I'm glad you were able to get a nice, hot meal and take your money out in the end.

In New Haven, I go to alot of events and receptions and tend to get fed REALLY well by Yale. You just have to know where to look to get the free food.

Take care, Eva!

Josh said...

What an exciting story! I'm relived that it ended so well with hot food and new friends and everyone laughing and dancing while the credits rolled (the last part I'm making up).

I'm impressed that they gave you food for free but it really illustrates how you're learning the ropes over there. It sounds like such an incredible journey you're on.

Eva said...

Aww... The J.E.G. Miss you, Josh and Greg. My Yale/Columbia and website gurus.

Michael said...

I was in Suwon six times in 2005, generally three weeks at a time. I found that the "Buy The Way" convenience stores had ATMs called "MyCashZone" that take foreign cards and have instructions in english. I always bought something in appreciation of them sponsoring the atm. In the summer I would stop and buy frozen stuff all along my way.

Good Luck,

Michael

Eva said...

Hey Micheal! Thanks so much for bringing "convenience stores" to a whole new level of convenience! That's great.

Any more Suwon tips??

Edward said...

Not to sound skeptical, but I think you get a lot of help because you are obviously not a Korean and you are a foreigner or a guest in the country. Me? When I was in Korea I blended in and no one asked me if I needed help.
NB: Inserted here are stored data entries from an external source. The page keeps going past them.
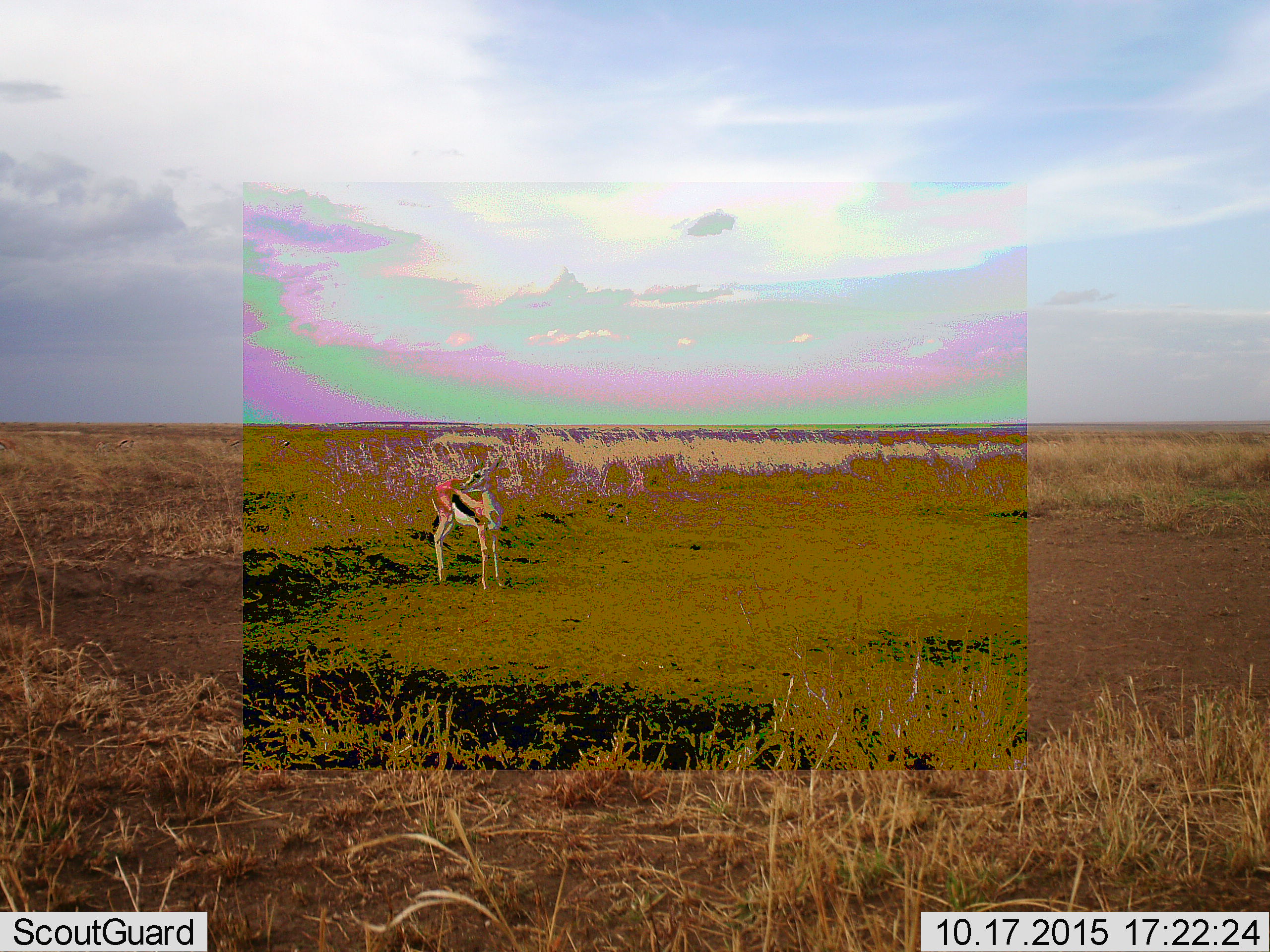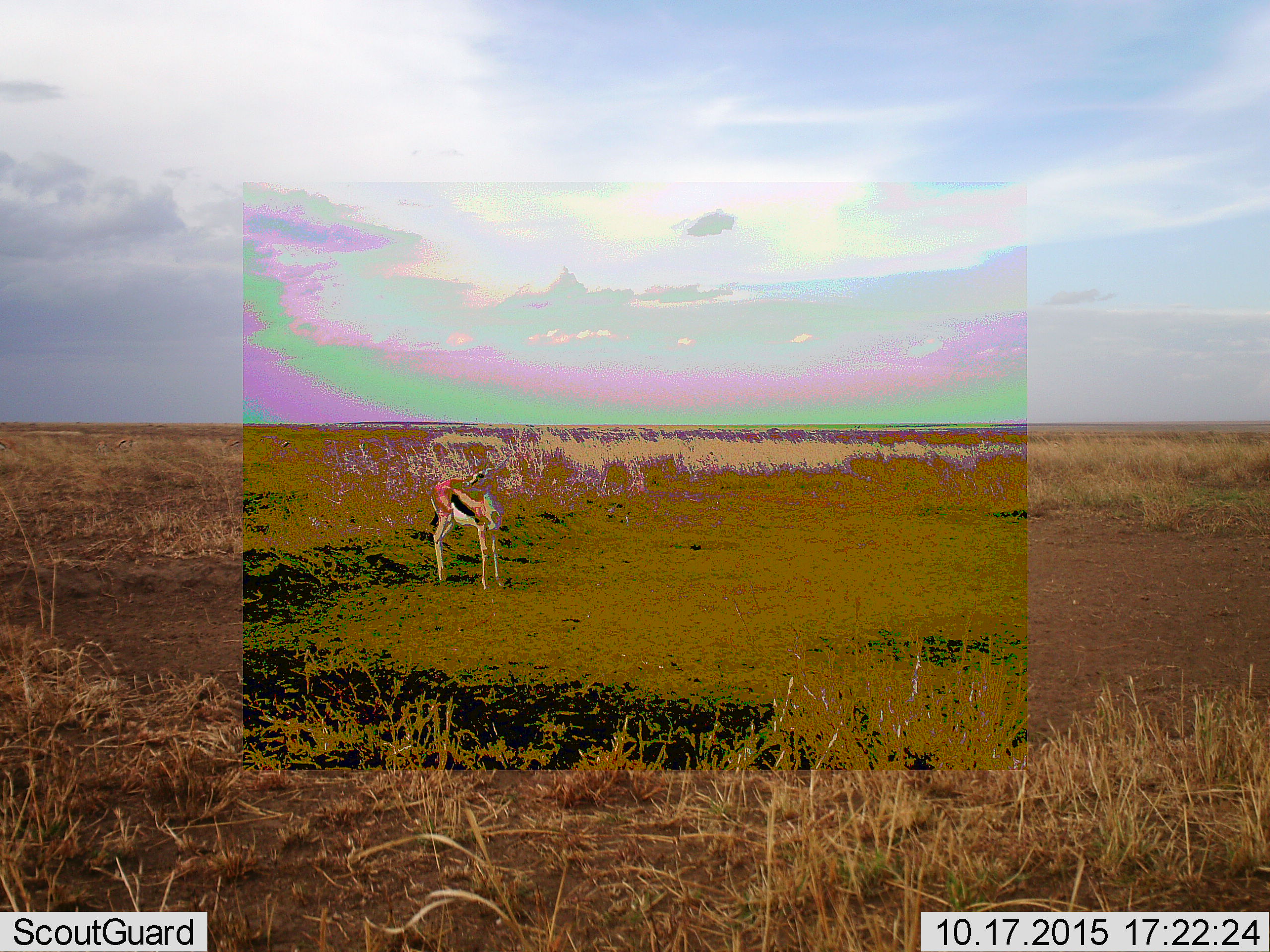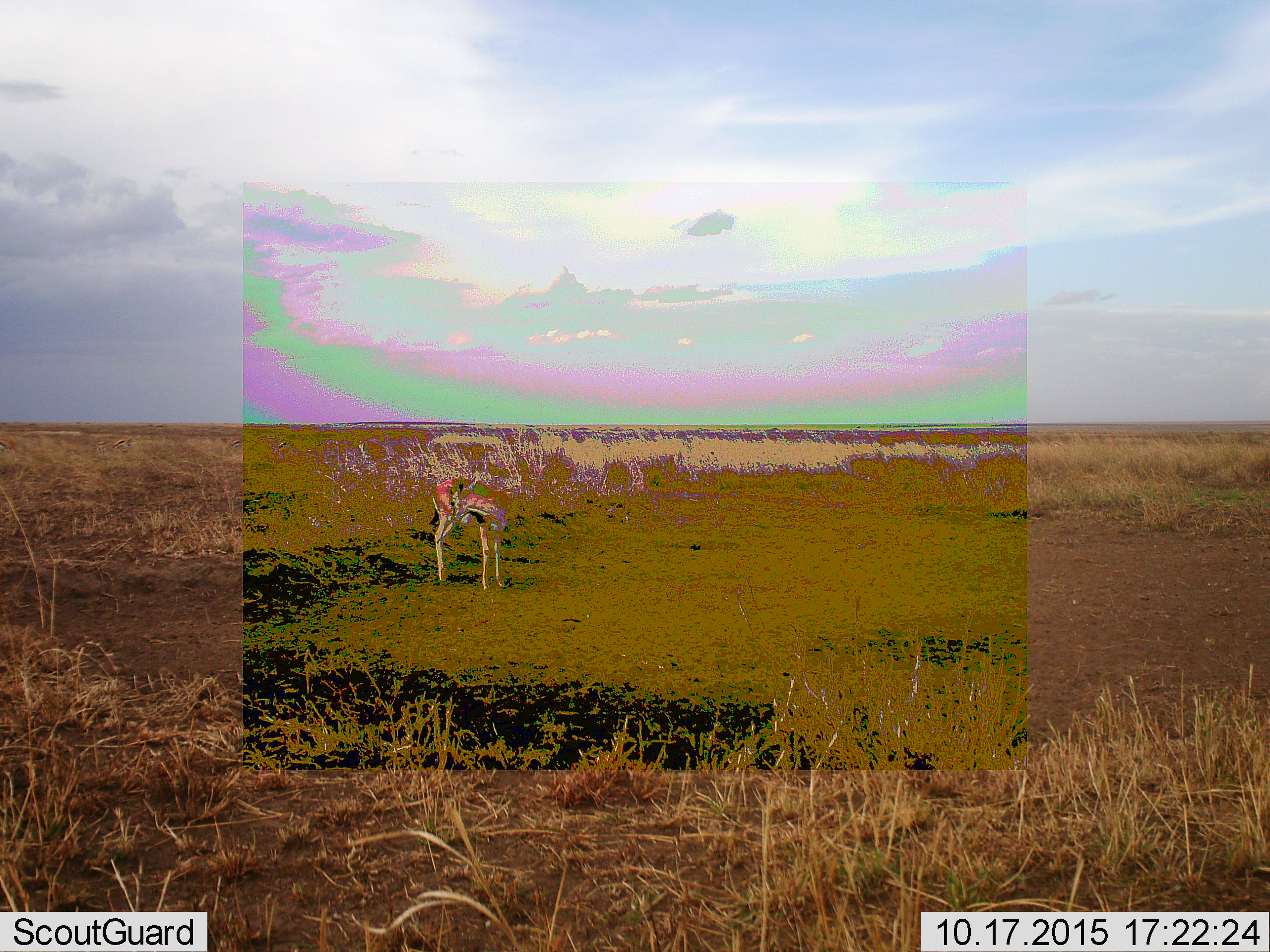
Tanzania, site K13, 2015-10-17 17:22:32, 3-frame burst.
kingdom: Animalia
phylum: Chordata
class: Mammalia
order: Artiodactyla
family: Bovidae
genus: Eudorcas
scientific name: Eudorcas thomsonii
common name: thomson's gazelle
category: gazellethomsons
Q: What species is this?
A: Gazellethomsons (thomson's gazelle) (Eudorcas thomsonii).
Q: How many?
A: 1.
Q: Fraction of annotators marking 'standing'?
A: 100%.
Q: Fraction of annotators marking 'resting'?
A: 0%.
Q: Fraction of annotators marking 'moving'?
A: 10%.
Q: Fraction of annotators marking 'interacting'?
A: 0%.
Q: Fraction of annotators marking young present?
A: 0%.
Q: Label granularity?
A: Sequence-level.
But then again, I knew the language enough to get by and I didn't have that glazy helpless look... ;)

Anonymous said...

This is a great story, Eva. I'm proud of you. I'm not at all surpised though. Your looks, positive attitude and smile are a killer combination for anyone to refuse to give help.

Cal,

Anonymous said...

I have heard a lot about Korean hospitality, being rather good looking also aided your adventures i'd assume!